2. Let R and C denote the fields of (together with the usual addition and multiplication defined on each of them) real and complex numbers, respectively. Let
$$R_n(s) := \left\{f(s) = \sum_{k=0}^{n-1} \alpha_k e^{-ks} \mid \alpha_k \in R\right\}$$
and
$$C_n(s) := \left\{f(s) = \sum_{k=0}^{n-1} \alpha_k e^{-ks} \mid \alpha_k \in C\right\}$$
where n is a positive integer. Furthermore, let i denote the imaginary unit (i.e., $$i = \sqrt{-1}$$).

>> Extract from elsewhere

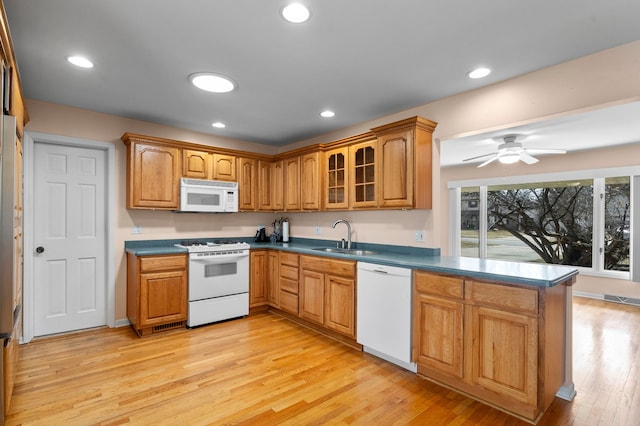 kitchen with a sink, dark countertops, white appliances, brown cabinetry, and light wood finished floors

a) (8 points) For each couple below, show that the couple, together with the usual addition of functions and the usual multiplication of a function by a scalar, is/is not a linear vector space.
(i) $$(R_n(s), R)$$
(ii) $$(C_n(s), R)$$
(iii) $$(R_n(s), C)$$
(iv) $$(C_n(s), C)$$
b) (6 points) Find the dimension of each of the linear vector spaces defined in part (a) above.

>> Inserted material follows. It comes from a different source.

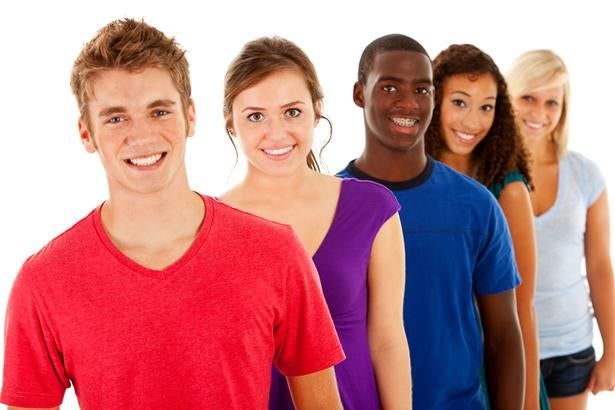 Five smiling people in bright shirts standing in a row on a white background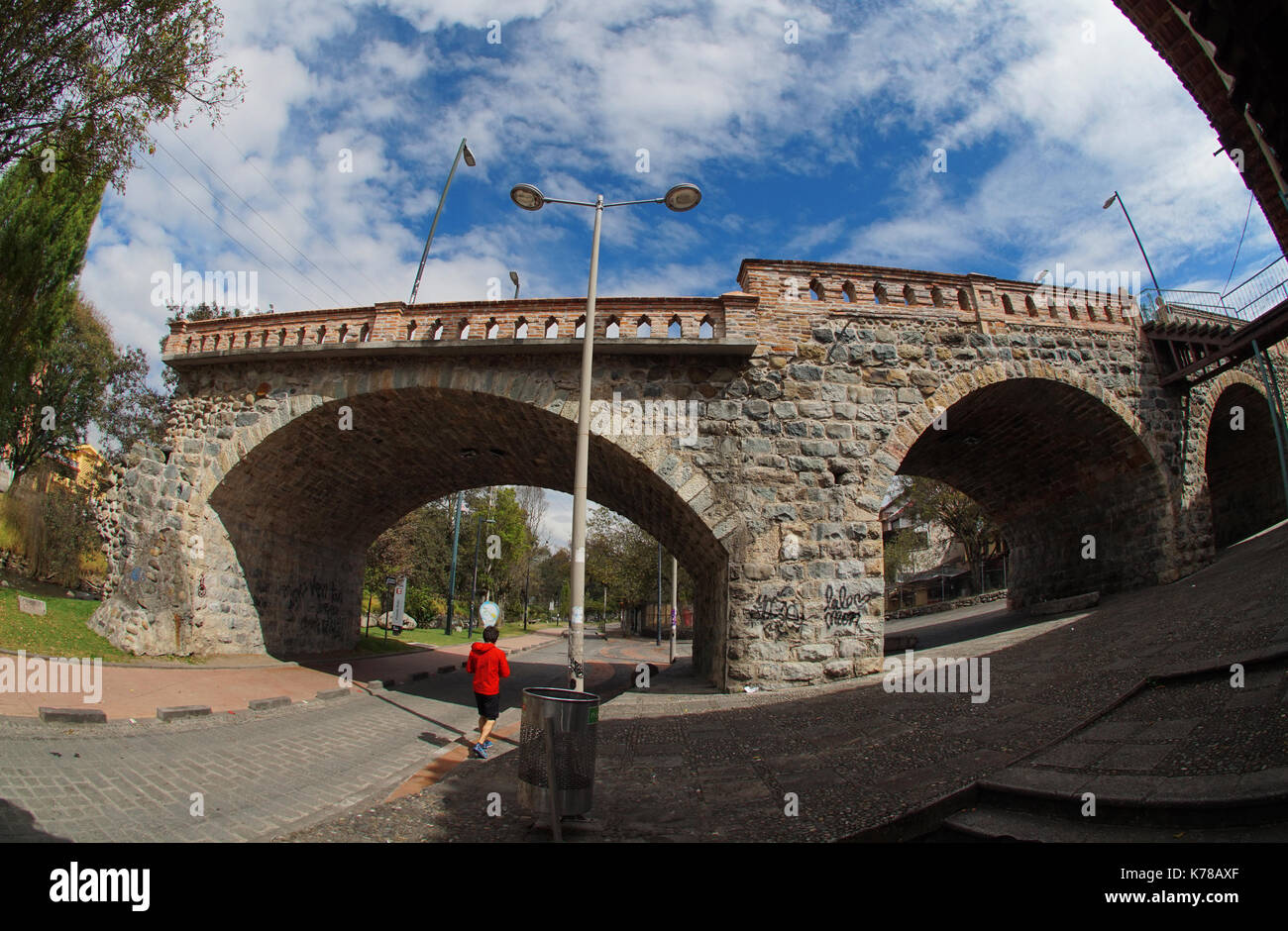 View of the broken bridge, one of the main tourist sites of the city of Cuenca. Wide angle Stock Photo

c) (8 points) Define a (i) zero dimensional; (ii) one dimensional; (iii) two dimensional; (iv) four dimensional subspace of $$(C_2(s), R)$$.
d) Choose a basis for $$(C_2(s), R)$$.
e) Find the representation of $$f(s)$$ in part (d).
f) Choose another basis for $$(C_2(s), R)$$ (different than the one you chose in part (d)).
g) Find the transformation which gives the representation of a vector (i.e., a function in $$C_2(s)$$) w.r.t. the basis you chose in part (f) in terms of its representation w.r.t. the basis you chose in part (d).
h) Using the representation you found in part (e) and the transformation you found in part (g), find the representation of $$f(s) = 4 + i + (5 - 2i)e^{-s}$$ w.r.t. the basis you chose in part (f).